----- Page excerpt

Re: ASCII control codes in sequences of multibyte character sets

From: Steffen <sdaoden_at_gmail.com>
Date: Mon, 02 Sep 2013 13:54:09 +0200

Richard Wordingham <richard.wordingham_at_ntlworld.com> wrote:
 |> Hello character plus experts,
 |> i'm wondering wether there are any multibyte character sets known
 |> which use the numerical values of ASCII control characters that
 |> are vital to Unix/POSIX (plus) as part of multibyte sequences?
 |> In particular U+000A and U+000D?
 |
 |Infamously, UTF-16, as implied by Doug's mention of SCSU.
 |
 |If you count fixed length (>1) character sets as multibyte, you can add
 |UCS-2 and UTF-32.

Yes, but no :), i would count those as multi-octet rather than
multibyte character sets. They cannot be handled by Unix tools in
general anyway, (and of course), because of the (most likely
occuring) NUL bytes, which interferes the usual ISO C / POSIX
string handling, since that treats NUL as terminators.
And yes, i'm learning on this list.

 |Richard.

--steffen

attached mail follows:


On Fri, 30 Aug 2013 22:23:14 +0200
Steffen "Daode" Nurpmeso <sdaoden_at_gmail.com> wrote:

> Hello character plus experts,
> i'm wondering wether there are any multibyte character sets known
> which use the numerical values of ASCII control characters that
> are vital to Unix/POSIX (plus) as part of multibyte sequences?
> In particular U+000A and U+000D?

Infamously, UTF-16, as implied by Doug's mention of SCSU.

----------
----- Given information

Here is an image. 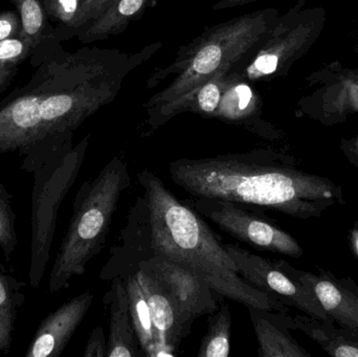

----------

> [Exercises]
1 - Answer these questions about the mailing-list post:
(a) Which two character sets does Richard say can be added if fixed-length character sets count as multibyte?
(b) On what date was Steffen's reply sent?
(c) What does ISO C / POSIX string handling treat NUL as?
2 - Write out the stretch of the mailing-list post from "Yes, but no" through "on this list." again, swapping "Unix tools" for "POSIX utilities".
The material has nothing to do with the mailing-list post.

> [Problem solutions]
1 -
(a) UCS-2 and UTF-32.
(b) Monday, September 2, 2013.
(c) As terminators.

2 -
Yes, but no :), i would count those as multi-octet rather than
multibyte character sets. They cannot be handled by POSIX utilities in
general anyway, (and of course), because of the (most likely
occuring) NUL bytes, which interferes the usual ISO C / POSIX
string handling, since that treats NUL as terminators.
And yes, i'm learning on this list.